The purpose, he said, was to "purify" his mind and body. "I was a fool," said a rueful Kikuchi. "I paid all that money to be brainwashed and tortured. The instructors kept 28 of us awake day and night, making us repeat Buddhist mantras, making us write mantras into a 100-page notebook and chorus for hours the guru's seven commandments and the slogan: `I am happy and healthy, I'm happy and healthy...' " Any lack of enthusiasm was punished with latrine cleaning At the end of the seminar, tired, groggy and ready to accept or do anything, the trainees were asked to state if their minds had been liberated. Kikuchi said he felt no different.
"So they retrained me twice and all the other trainees started screaming and yelling at me until I admitted I now felt different. They are very determined people and made me sign a piece of paper pledging to recruit someone else within 72 hours. I would have signed anything," he said. He recruited his wife. She paid another $22,000 and recruited their daughter-in-law who in turn recruited her husband, who, in desperation to find a recruit, offered as trainees his three children ages 9, 11 and 13. "It didn't stop there," Kikuchi said. "They told me to join a private school at 7 million yen [$6,900] per adult. But we had become suspicious by then. The Voice of Heaven never told us anything about the future. All he ever said was: `Who can you bring to us next?'
"Before he went to the seminar my son was in debt already for $100,000. But the Voice of Heaven told him he would recover everything if he joined. Today my son is broke and I am poor," Kikuchi said.
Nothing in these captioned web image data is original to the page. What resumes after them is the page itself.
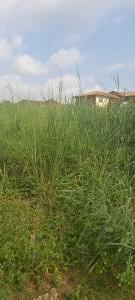 Residential Land for sale Ire Akari Estate, Oluyole Extension Akala Express Ibadan Oyo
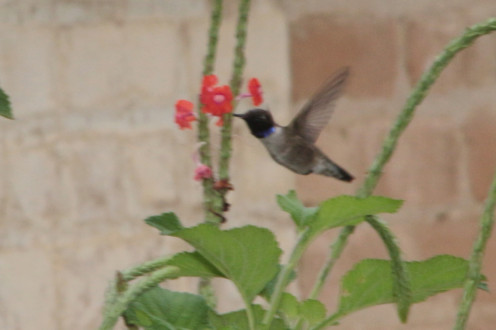 Black-Chinned Hummbingbird and flowers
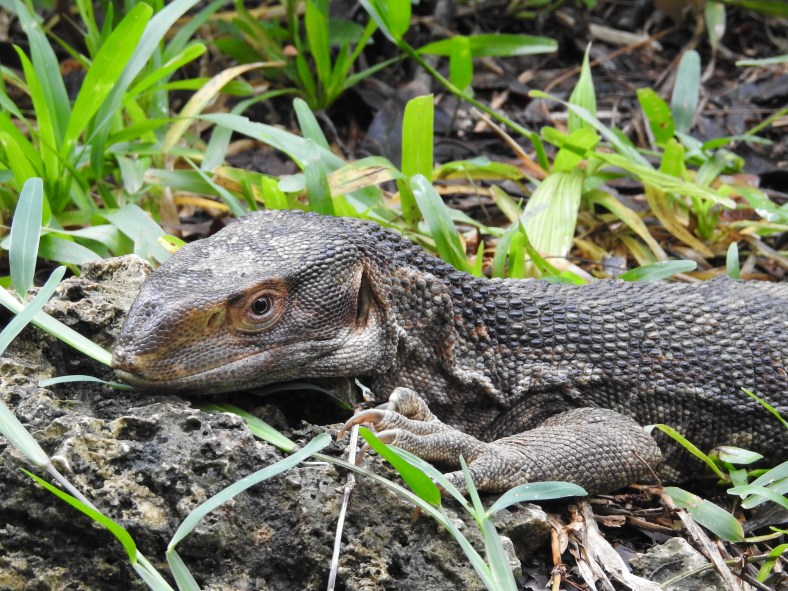 White Throated Savanna Monitor Lizard Similar But Different In The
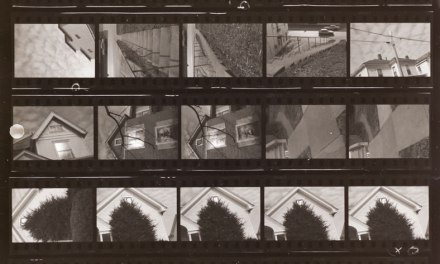 A paean to Ilford Pan F+ or: There's something about slow film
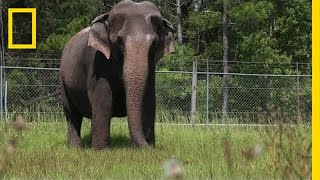 When Ringling Bros. Retires Its Elephants, This is Where They Live | National Geographic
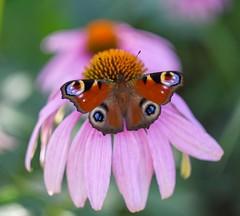 Aglais io (agnieszka.a.morawska) Tags: bokeh dof macro beyondbokeh bokehlicious bkhq helios helios44m echinacea garden summer nature motyl rusałkapawik aglaisio butterfly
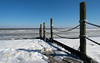 Wadden Sea on Ice (De Hollena) Tags: denhelder eis frost holland ijs ice lespaysbas nederland niederlande noordholland noordzee nordholland nordsee thenetherlands waddeensea waddenzee watt wattenmeer winter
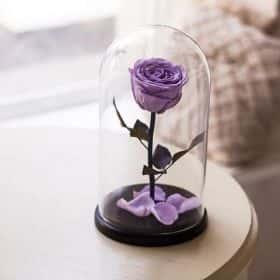 Сиреневая роза в колбе 30 см 2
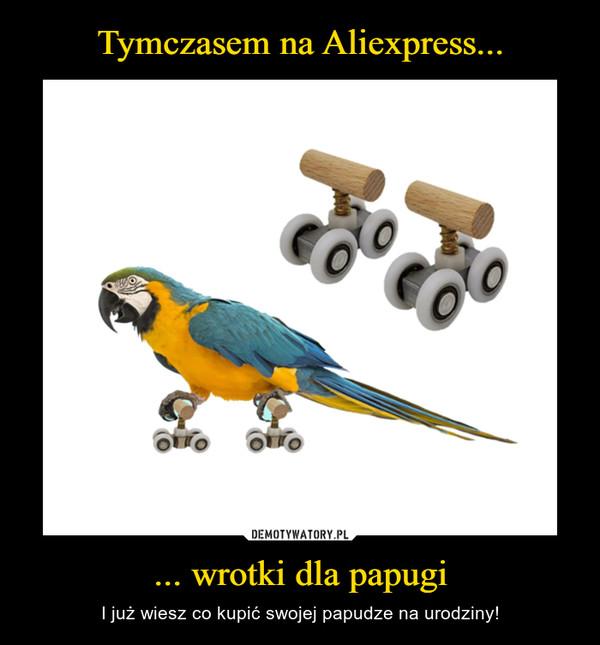 ... wrotki dla papugi – I już wiesz co kupić swojej papudze na urodziny!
Two years ago Kikuchi and a group of other former followers sued His Holiness. Their suit is one of hundreds waiting to be litigated. In May, police arrested the guru and 11 of his senior associates. Prosecutors charged them with practicing medicine without a license. Investigators said that over the past decade the cult accumulated cash and assets worth $870 million from 30,000 members who paid consultation fees and bought fake remedies and icons peddled as cures for anything and everything. So far 1,100 former followers have filed lawsuits claiming damages totaling $546 million. A court in central Fukuoka district already has awarded one group damages totaling $227,000. Fukunaga might yet face manslaughter charges in the deaths of four recruits who died during rigorous initiation rites at Mt. Fuji.
Legal experts say Japan's criminal justice system is ill equipped to combat the cult phenomenon. "The biggest question is on what basis will the authorities decide whether this is fraud," said Takashi Hirohashi, editor of the monthly New Religions magazine. Following his arrest, Fukunaga exploited this dilemma. He simply told investigators he could no longer remember what the divine voice had told him. Worse, he said, he wasn't receiving any more instructions.